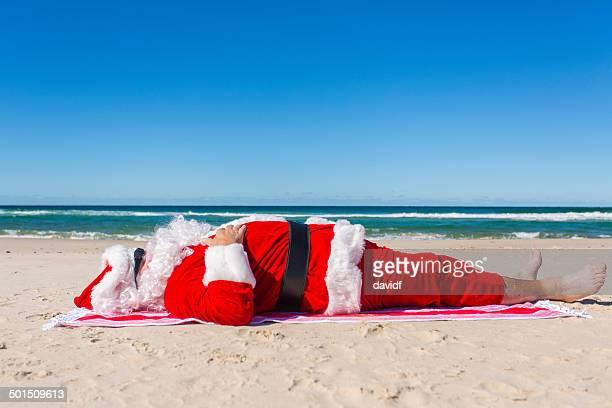 Santa Sunbaking on the Beach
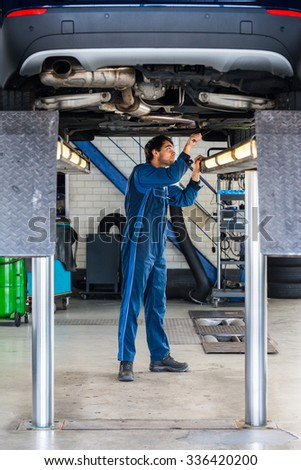 Full length of male mechanic examining under the car at garage - stock photo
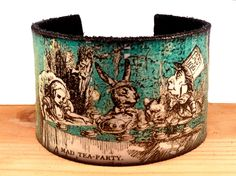 Leather Cuff Alice in Wonderland, Tea Party ( Etsy )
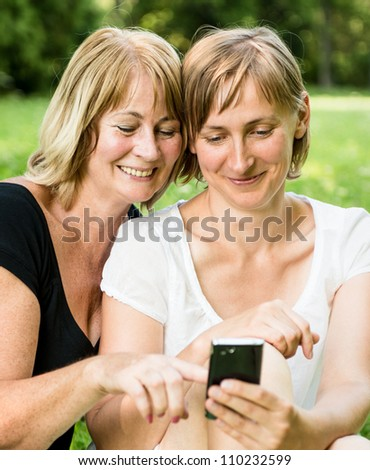 Senior mother showing on mobile phone to her adult child - outdoor in nature - stock photo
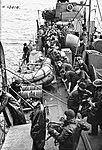 Crewmen hoisting the whaler back aboard HMS Wells (6105881518).jpg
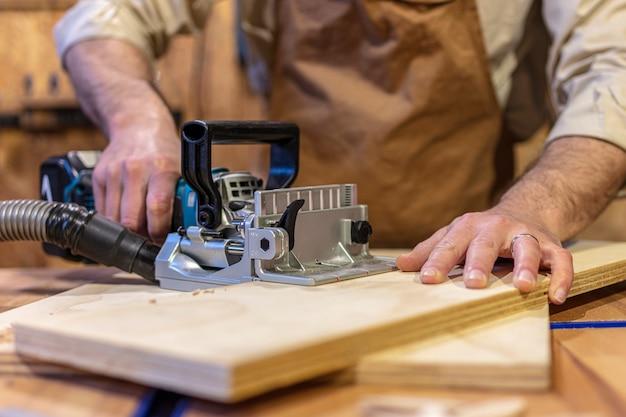 Detail des keksverbinders bei der arbeit auf einer sperrholzplatte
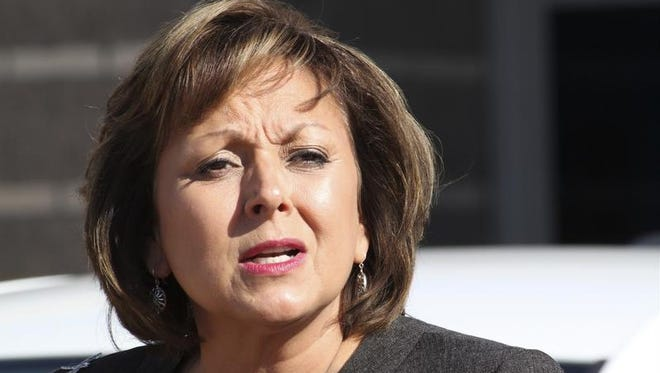 In this Aug. 18, 2016, file photo, New Mexico Gov. Susana Martinez speaks during a news conference in Albuquerque, N.M. The nation's only Latina governor is denouncing a charge by a white former mayor of Santa Fe, N.M., that she is a racist.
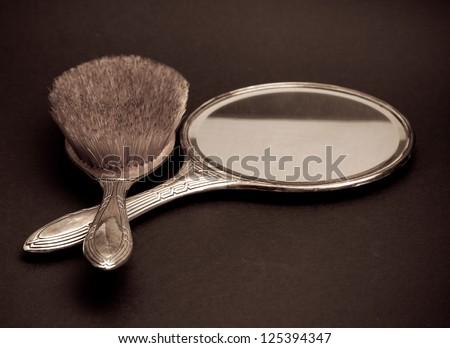 retro silver mirror and comb - stock photo
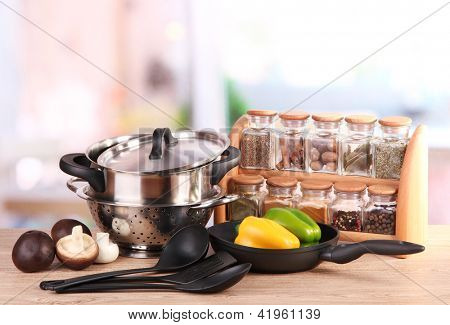 composition of kitchen tools,spices and vegetables on table in kitchen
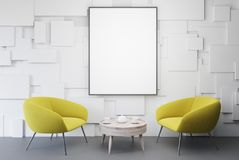 White living room, yellow armchairs and poster. White living room interior with yellow armchairs standing near a round coffee table with and a framed vertical Royalty Free Stock Photography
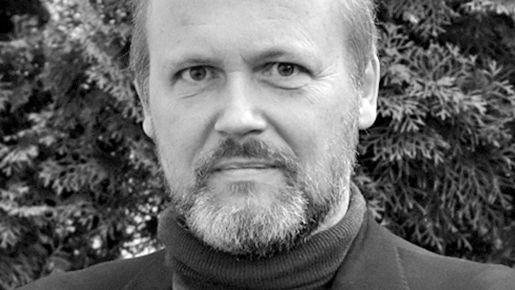 Wolfgang Ullrich blickt, vor einem Busch stehend, ernst in die Kamera (Schwarzweiß-Fotografie)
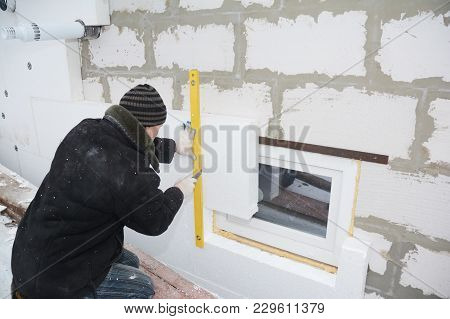 Kyiv, Ukraine - March, 15, 2018: Building Contractor Insulating House Wall With Styrofoam Insulation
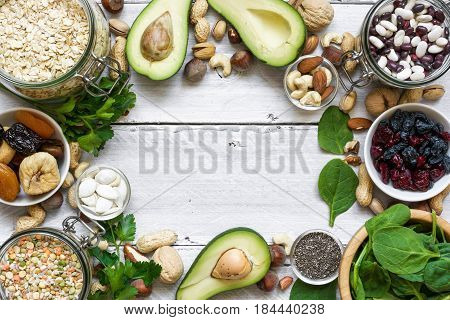 magnesium reach food on white wooden table. healthy food. top view with copy space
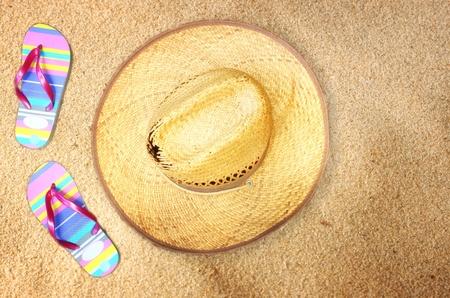 straw hat, flip flops on wooden background photo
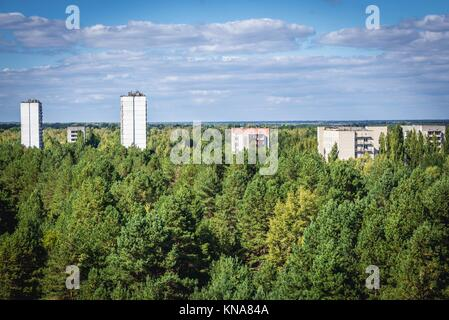Aerial view of Pripyat ghost town in Chernobyl Nuclear Power Plant Zone of Alienation around the nuclear reactor - Stock Photo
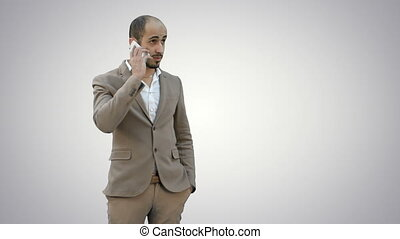 Arab business man talking on the mobile phone on white background.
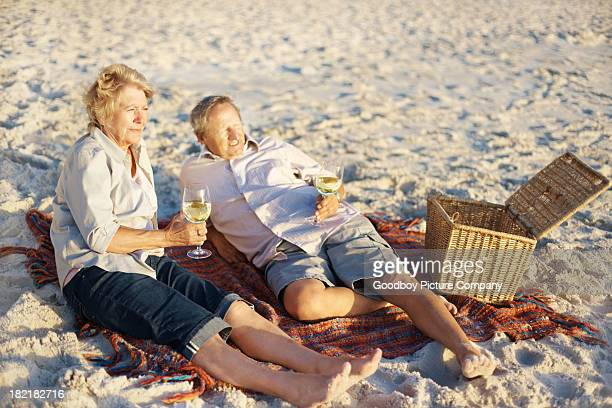 Elderly couple drinking white wine while at the beach
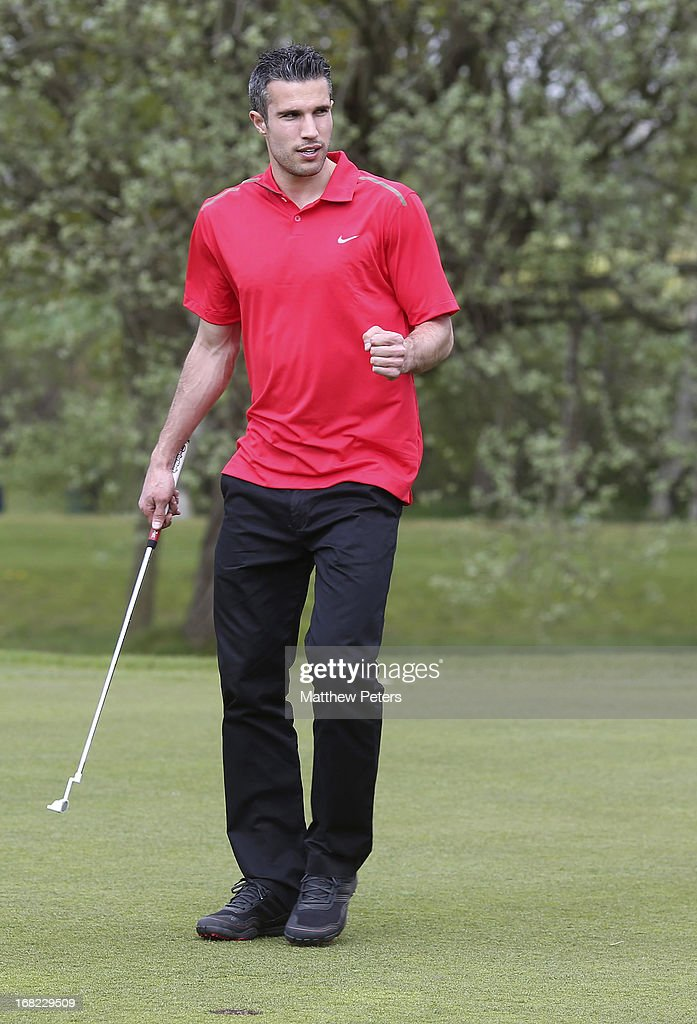 Robin van Persie of Manchester United takes part in a Players v Coaching Staff golf match at Dunham Massey Golf Club on May 7, 2013 in Manchester, England.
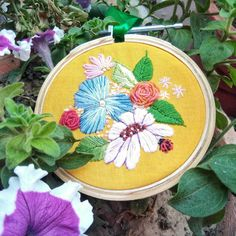 Excited to share the latest addition to my #etsyshop: Floral embroidery hoop, bright flower wall art, hand embroidery floral designs, plant lovers gift, gift for florist, colourful wall art https://etsy.me/2Jm82iA #art #fibreart #yellow #birthday #mothersday #ladybug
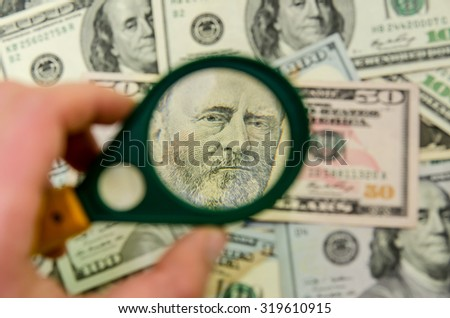 50 US dollars under a magnifying glass. close-up - stock photo
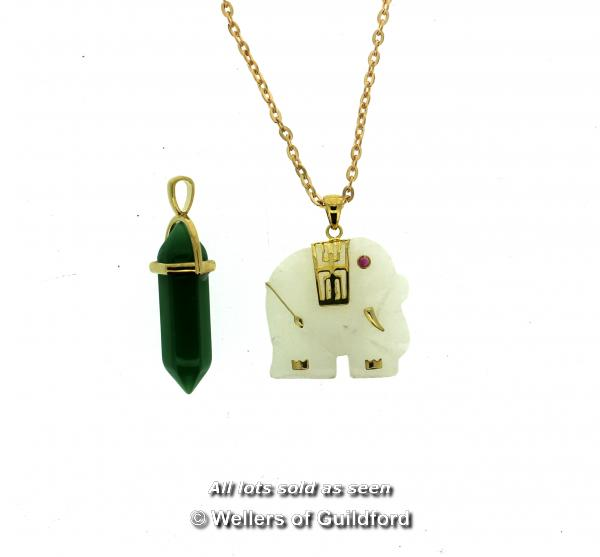 Lot 7026 - Carved elephant pendant and a green stone pendant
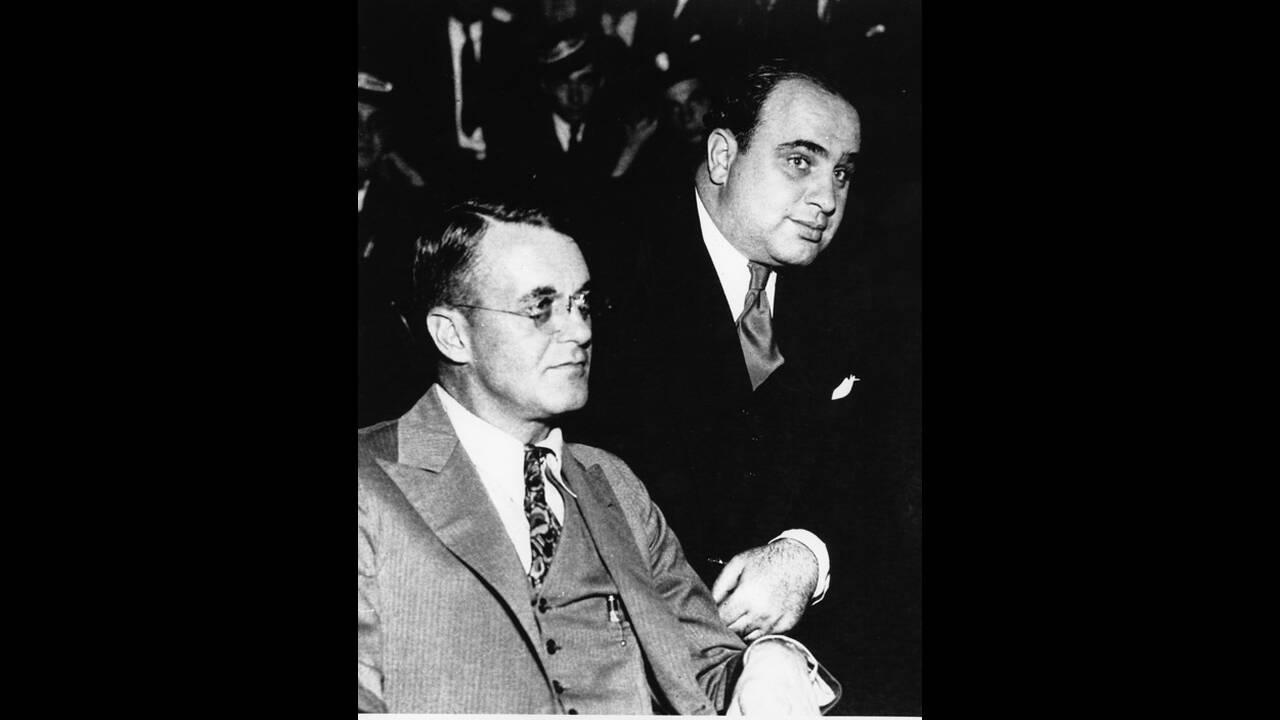 1931, Σικάγο. Ο Αλ Καπόνε (όρθιος, πίσω) ακούει τις εναντίον του κατηγορίες για φοροδιαφυγή στο ομοσπονδιακό δικαστήριο του Σικάγο. Δίπλα του κάθεται ο δικηγόρος του, Μάικλ Άχερν.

=-=-=-=-=

[What you need to do]: Using the data above, write out every line exactly, leaving the images behind.

[Response area]:
 Santa Sunbaking on the Beach
 Full length of male mechanic examining under the car at garage - stock photo
 Leather Cuff Alice in Wonderland, Tea Party ( Etsy )
 Senior mother showing on mobile phone to her adult child - outdoor in nature - stock photo
 Crewmen hoisting the whaler back aboard HMS Wells (6105881518).jpg
 Detail des keksverbinders bei der arbeit auf einer sperrholzplatte
 In this Aug. 18, 2016, file photo, New Mexico Gov. Susana Martinez speaks during a news conference in Albuquerque, N.M. The nation's only Latina governor is denouncing a charge by a white former mayor of Santa Fe, N.M., that she is a racist.
 retro silver mirror and comb - stock photo
 composition of kitchen tools,spices and vegetables on table in kitchen
 White living room, yellow armchairs and poster. White living room interior with yellow armchairs standing near a round coffee table with and a framed vertical Royalty Free Stock Photography
 Wolfgang Ullrich blickt, vor einem Busch stehend, ernst in die Kamera (Schwarzweiß-Fotografie)
 Kyiv, Ukraine - March, 15, 2018: Building Contractor Insulating House Wall With Styrofoam Insulation
 magnesium reach food on white wooden table. healthy food. top view with copy space
 straw hat, flip flops on wooden background photo
Aerial view of Pripyat ghost town in Chernobyl Nuclear Power Plant Zone of Alienation around the nuclear reactor - Stock Photo
 Arab business man talking on the mobile phone on white background.
 Elderly couple drinking white wine while at the beach
 Robin van Persie of Manchester United takes part in a Players v Coaching Staff golf match at Dunham Massey Golf Club on May 7, 2013 in Manchester, England.
 Excited to share the latest addition to my #etsyshop: Floral embroidery hoop, bright flower wall art, hand embroidery floral designs, plant lovers gift, gift for florist, colourful wall art https://etsy.me/2Jm82iA #art #fibreart #yellow #birthday #mothersday #ladybug
 50 US dollars under a magnifying glass. close-up - stock photo
 Lot 7026 - Carved elephant pendant and a green stone pendant
 1931, Σικάγο. Ο Αλ Καπόνε (όρθιος, πίσω) ακούει τις εναντίον του κατηγορίες για φοροδιαφυγή στο ομοσπονδιακό δικαστήριο του Σικάγο. Δίπλα του κάθεται ο δικηγόρος του, Μάικλ Άχερν.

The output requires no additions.